Funds From Operations (FFO) for the fourth quarter was $50.8 million, or $0.72 per diluted share, compared to $81.2 million and $1.16 per diluted share for the same period in 2007. For the year ended December 31, 2008, FFO was $263.8 million, or $3.75 per diluted share, compared to $293.9 million or $4.20 per diluted share for the same period in 2007. The decline in FFO was primarily due to impairment charges and an increase in the write-off of dead deal costs as well as a lower level of development gains in 2008. Excluding the impacts of impairments and dead deal costs, FFO per share would have been $4.47 per share, or 6.4% higher than 2007. Regency reports FFO in accordance with the standards established by the National Association of Real Estate Investment Trusts (NAREIT) as a supplemental earnings measure. The Company considers this a meaningful performance measurement in the Real Estate Investment Trust industry.

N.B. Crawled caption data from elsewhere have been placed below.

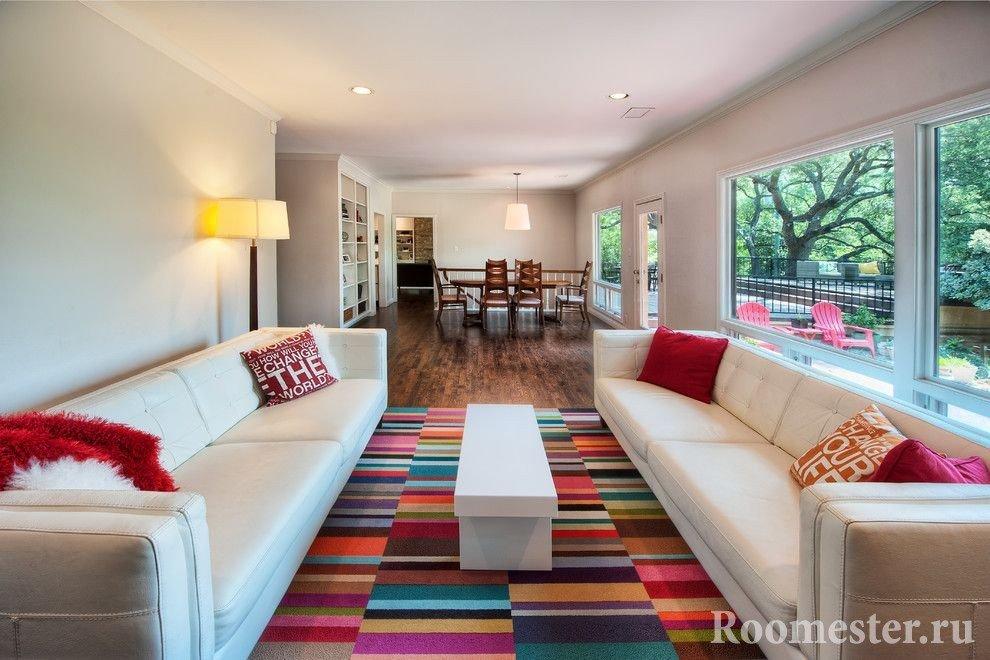 Гостиная с белыми диванами и цветным ковром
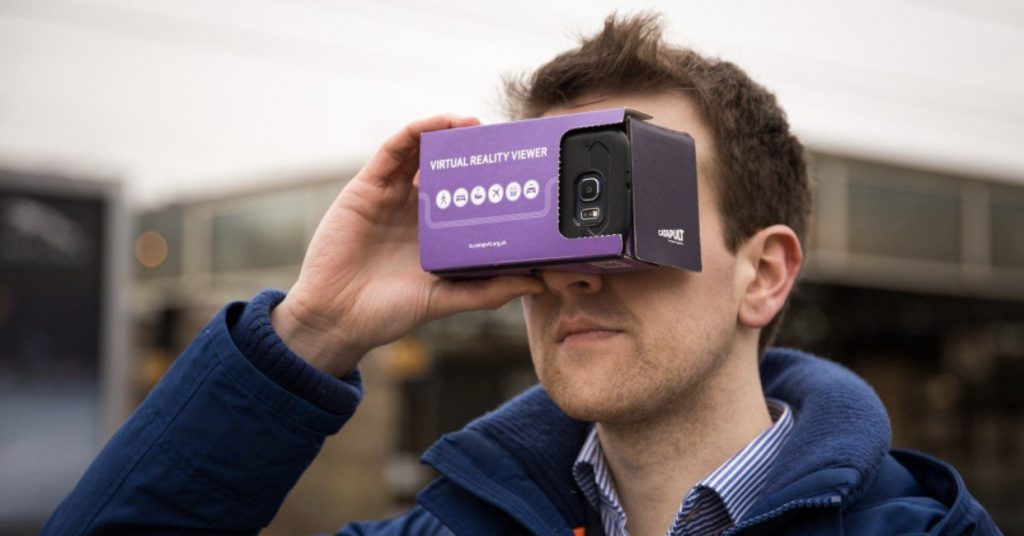 VR goggle system being held on face of user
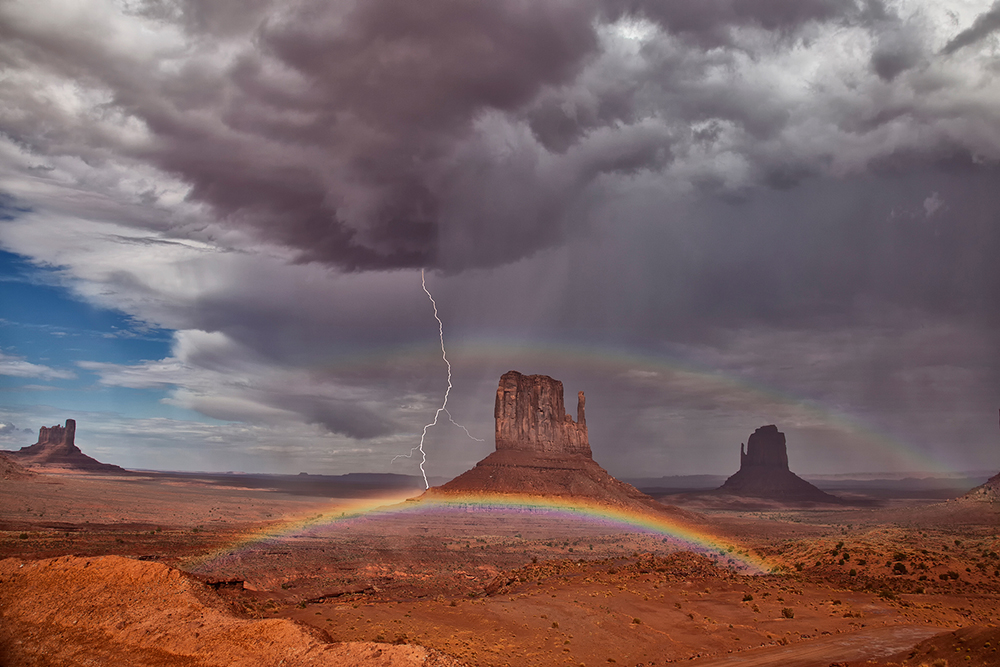 A storm over Monument Valley with a lightning bolt and a double rainbow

Net income for common stockholders for the quarter was $16.0 million, or $0.23 per diluted share, compared to $50.6 million and $0.72 per diluted share for the same period in 2007. Net income for the year ended December 31, 2008 was $129.2 million or $1.84 per diluted share, compared to $184.0 million and $2.65 per diluted share for the same period in 2007. These results are preliminary, unaudited results and are subject to revision pending the resolution of the timing of gains on properties previously sold to co-investment partnerships, an accounting question described below which has recently been identified in connection with the pending liquidation of two of these co-investment partnerships during the first quarter of 2009.

Portfolio Results

For the three months ended December 31, 2008, Regency's results for wholly-owned properties and its pro-rata share of co-investment partnerships were as follows:

  • Same store net operating income (NOI) growth: 3.0%
  • Same store rental rate growth on a cash basis: 7.8%
  • Leasing transactions: 436 new and renewal lease transactions for a total of 1.2 million square feet

For the year ended December 31, 2008, Regency's results for wholly-owned properties and its pro-rata share of co-investment partnerships were as follows:

  • Same store net operating income (NOI) growth: 2.6%
  • Same store rental rate growth on a cash basis: 10.6%
  • Percent leased (operating properties only): 93.8%
  • Leasing transactions: 1,767 new and renewal lease transactions for a total of 5.7 million square feet

Acquisitions, Capital Recycling and Co-investment Partnerships

During the year Regency and its partners sold $394.4 million of consolidated and unconsolidated operating and development properties. In the fourth quarter two wholly-owned operating properties were sold at a gross sales price of $19.3 million and a weighted average cap rate of 8.17%. Three completed developments were sold at a gross sales price of $28.0 million and a weighted average cap rate of 7.56%. During the quarter the Company sold six outparcels at a gross sales price of $9.6 million.

In the fourth quarter Regency recorded $19.7 million of promote income from the Regency-Oregon partnership based on outperforming the NCREIF index since the inception of the partnership and a hurdle rate outlined in the partnership agreement.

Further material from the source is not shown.